1
votes

I'm having an issue with Dynamo where the read throughput is well below the provisioned capacity without any visible throttling in the graphs.

My table has 100GB of data similar to:

| Partition Key | Sort Key | Value | A | A1 | 1 | A | A2 | 21 | A | A3 | 231 ... | A | A200 | 31 | B | B1 | 5

This structure cannot change too much as it is important that I can query all values associated to a given key ( and more complex queries based on the sort key associated to a given partition key). . This caused me to have throttled writes as it must be hitting the same partitions frequently, but what is really strange is the read throughput. The table has 1000 read units provisioned, but the maximum recorded throughput is 600 reads per second. This is consistent with up to 10.000 provisioned read units per second.

On the client side, I'm sending 1000 requests per second (uniformly, using a rate limiter) so theoretically, the read throughput should be 1000 reads per second. Even if the number of requests is increased on the client-side, the rate stays the same, and there are zero throttled reads.

The client is running on an EC2 m4.2xlarge instance in the same region as Dynamo. I've ruled out an issue with the client as the CPU usage is fairly low, and there is plenty of memory available.

Any thoughts on what could be causing this?

2
So you are saying that your 1000 reads (/sec) all succeed, yet the system counts it as 600?Michael - sqlbot
@Michael-sqlbot If I send 1000 reads per second then yes, they all succeed but it's counted as 600/500 per second, if I send 2000 then no, it does less than 2000 per second, but more than shown on the graphs.Gonçalo

2 Answers

0
votes

The amount of data per item can impact the RCU.

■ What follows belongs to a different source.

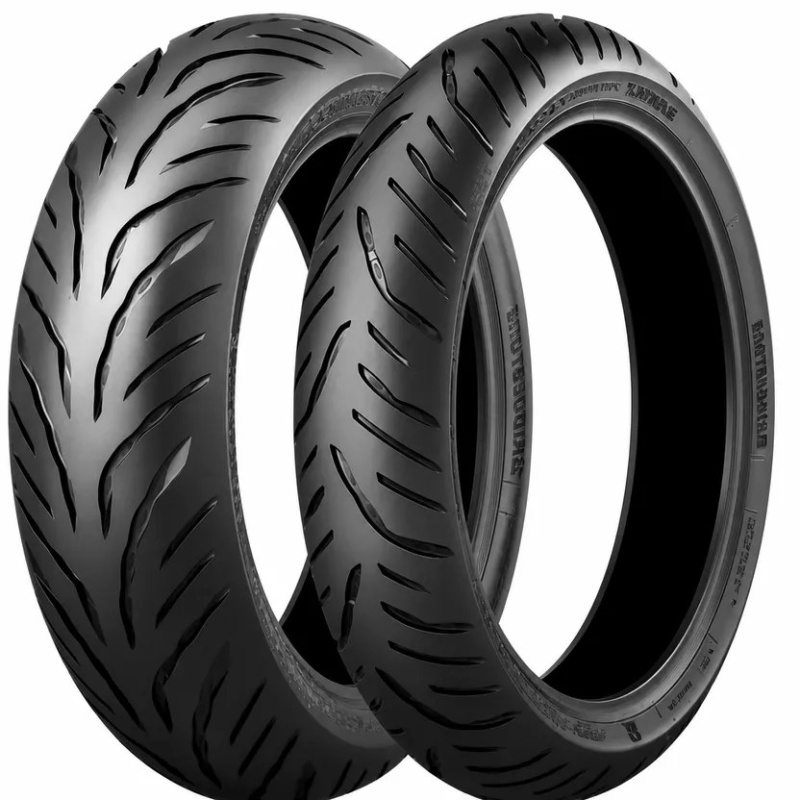 Bridgestone 180/55Zr17*W Battlax T32 Rear 73W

See: http://docs.aws.amazon.com/amazondynamodb/latest/developerguide/HowItWorks.ProvisionedThroughput.html

One read capacity unit represents one strongly consistent read per second, or two eventually consistent reads per second, for an item up to 4 KB in size. If you need to read an item that is larger than 4 KB, DynamoDB will need to consume additional read capacity units. The total number of read capacity units required depends on the item size, and whether you want an eventually consistent or strongly consistent read.

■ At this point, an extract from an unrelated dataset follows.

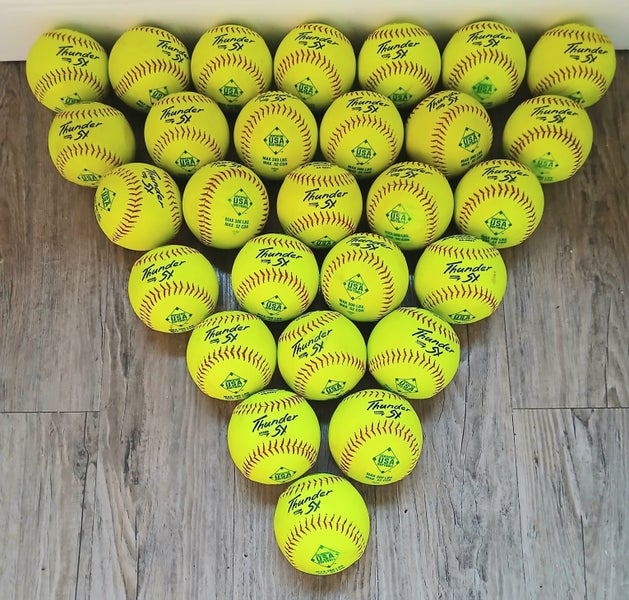 Softball (Used)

You need to check if you are using consistent reads and the amount of data that you are fetching per read.

0
votes

A few thoughts

  1. In your test are your spreading your queries over all of your partition keys? Dynamo distributes throughput over all partitions, so it you were hitting a subset of partitions you might not achieve your headline throughput.
  2. Do you know how much data each read returns? 1 read capacity can return up to 4KB of data. If some of your results were larger than 4KB you would be getting less than 1000 reads per seconds for 1000 RCUs.
  3. Do you know how many partitions you have on the table and how your throughput is spread over them? A single partition can only have 3,000 RCUs Temporarily increasing throughput can cause your table to generate new partitions - with your throughput spread across each one. Then when you wind the RCUs back down, the data remains in the same number of partitions with your RCUs more thinly spread.